It took two years for the FBI to arrest the real suspects. The event started when a Black man, Josephus Anderson, was tried for shooting a white police officer in Birmingham, Alabama. The trial took place in Mobile, Alabama, where Benny Hayes lived. The jury was unable to reach a verdict. The mistrial exonerated Anderson for shooting a white police officer.

Hayes, a prominent leader of the United Klan of America, interpreted the law how he saw it: “If a Black man can get away with killin’ a White man, then a White man should be able to get away with killin’ a Black man.” Henry Francis Hayes, Benny Hayes’s son, and James Llewellyn Knowles took those words to heart. They went out looking for a Black man to kill. Donald just happened to be out that evening walking to the convenience store. He was ambushed. His whereabouts remained unknown until the next morning, when his body was spotted hanging from a tree.

For having resurrected this ancient form of racial terrorism, the courts were not kind to the accused. Knowles was convicted of murder. He was sentenced to life in prison but avoided the death penalty by testifying against Henry Hayes. Hayes was convicted and sentenced to death and was executed on June 6, 1997.

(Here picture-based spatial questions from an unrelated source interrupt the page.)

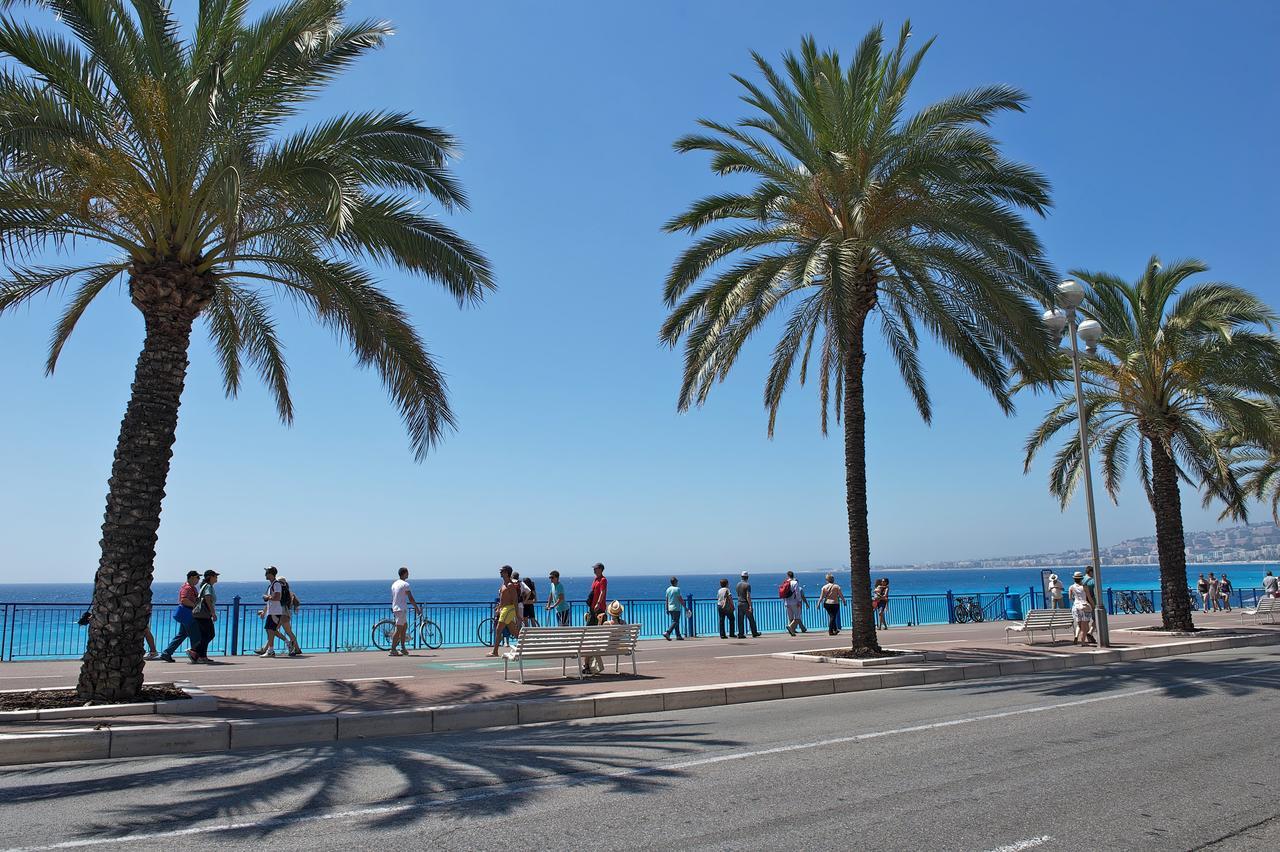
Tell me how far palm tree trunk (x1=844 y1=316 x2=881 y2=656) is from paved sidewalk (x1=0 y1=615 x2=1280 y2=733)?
1.02 m

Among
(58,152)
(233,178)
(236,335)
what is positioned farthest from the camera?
(236,335)

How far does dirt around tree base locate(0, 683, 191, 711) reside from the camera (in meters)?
9.37

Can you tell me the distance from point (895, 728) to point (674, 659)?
815cm

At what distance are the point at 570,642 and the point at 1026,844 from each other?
8.63 meters

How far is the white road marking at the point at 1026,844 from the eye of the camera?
193 inches

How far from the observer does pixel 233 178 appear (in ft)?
29.6

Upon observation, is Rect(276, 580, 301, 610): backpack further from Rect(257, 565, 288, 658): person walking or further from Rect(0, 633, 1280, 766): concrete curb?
Rect(0, 633, 1280, 766): concrete curb

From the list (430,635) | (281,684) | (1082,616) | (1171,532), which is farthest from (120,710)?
(1171,532)

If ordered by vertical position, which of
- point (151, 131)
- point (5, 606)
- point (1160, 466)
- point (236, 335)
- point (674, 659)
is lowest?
point (674, 659)

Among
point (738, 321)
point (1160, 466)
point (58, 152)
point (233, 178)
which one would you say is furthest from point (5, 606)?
point (1160, 466)

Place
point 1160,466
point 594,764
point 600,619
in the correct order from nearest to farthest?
point 594,764, point 600,619, point 1160,466

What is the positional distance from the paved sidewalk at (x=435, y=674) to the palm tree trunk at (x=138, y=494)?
Result: 2.73 feet

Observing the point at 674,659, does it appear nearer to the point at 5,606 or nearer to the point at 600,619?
the point at 600,619

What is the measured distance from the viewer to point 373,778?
687 cm
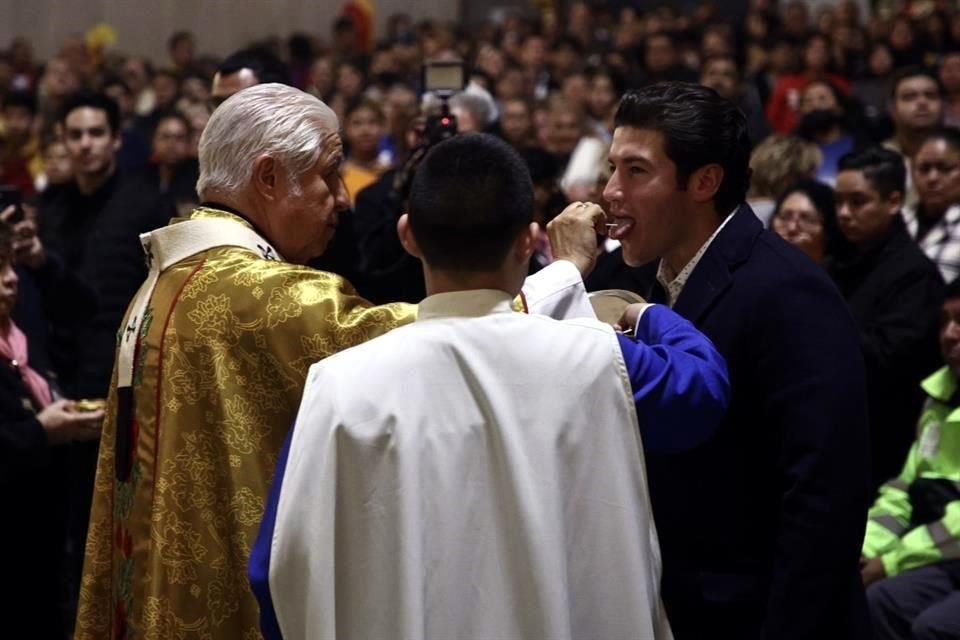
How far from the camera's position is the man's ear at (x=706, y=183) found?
94.2 inches

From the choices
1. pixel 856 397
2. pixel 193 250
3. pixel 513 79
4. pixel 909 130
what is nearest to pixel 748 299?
pixel 856 397

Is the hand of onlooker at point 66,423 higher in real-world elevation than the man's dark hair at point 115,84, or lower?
higher

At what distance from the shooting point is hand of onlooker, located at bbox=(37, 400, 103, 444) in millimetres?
3635

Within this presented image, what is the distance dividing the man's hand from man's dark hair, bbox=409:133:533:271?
31 centimetres

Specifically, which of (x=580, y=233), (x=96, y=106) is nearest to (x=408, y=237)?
(x=580, y=233)

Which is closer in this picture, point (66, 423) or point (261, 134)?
point (261, 134)

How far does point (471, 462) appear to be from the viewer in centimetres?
189

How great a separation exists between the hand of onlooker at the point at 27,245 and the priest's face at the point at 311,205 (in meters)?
1.82

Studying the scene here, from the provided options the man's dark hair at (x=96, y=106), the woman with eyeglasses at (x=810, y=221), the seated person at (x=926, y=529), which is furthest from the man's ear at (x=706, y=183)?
the man's dark hair at (x=96, y=106)

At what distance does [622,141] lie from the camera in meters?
2.43

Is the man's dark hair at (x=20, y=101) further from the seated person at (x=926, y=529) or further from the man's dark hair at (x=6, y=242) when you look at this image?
the seated person at (x=926, y=529)

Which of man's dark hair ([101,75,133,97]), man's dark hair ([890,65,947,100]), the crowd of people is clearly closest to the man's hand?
the crowd of people

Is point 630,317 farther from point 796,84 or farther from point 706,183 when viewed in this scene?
point 796,84

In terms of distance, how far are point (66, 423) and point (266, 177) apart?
1.48 metres
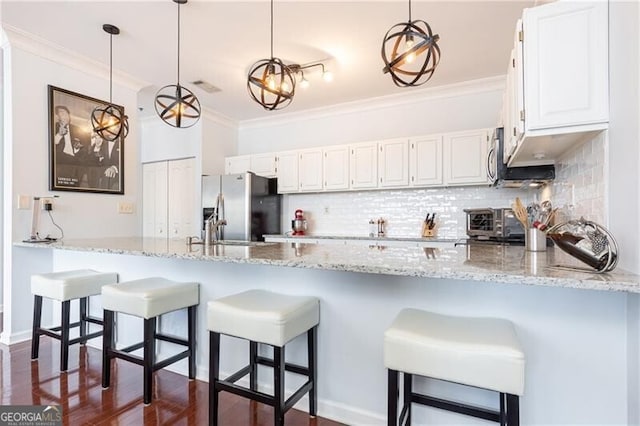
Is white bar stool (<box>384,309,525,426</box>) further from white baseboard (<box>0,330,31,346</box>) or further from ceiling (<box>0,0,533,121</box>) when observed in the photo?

Many years later, the father, Benny Hayes, was indicted for inciting the murder. His court case ended in a mistrial. The jury and judge became sympathetic to his condition when the seventy-one-year-old collapsed in court.

Before this, I never felt unsafe in Alabama. Sometimes when I walked to school, friendly drivers would stop and offer me a ride. After the death of Michael Donald, I was more cautious about getting into someone’s car unless I was familiar with the driver.

One car trip, however, put me on high alert. My classmate’s mother unexpectedly died, and he needed a ride to the Atlanta airport, a hundred-mile road trip from Tuskegee. I borrowed Grace’s car. Vicki, my lab partner, came with me. We drove to Atlanta with plenty of time for our classmate to catch his flight. We were in such a rush to get back, because we had a major exam the next morning, that I didn’t notice the gas gauge was sitting near empty. As we approached Opelika, thirty miles from home, the car sputtered. Before it stopped, I was able to park it on the shoulder of the road, yards from an exit ramp. It was dark, almost 10:00 p.m., and the interstate had no streetlights. We got out and walked up the exit ramp hoping to find a gas station. Instead, we came up into a poorly lit residential area with a few homes and many open fields.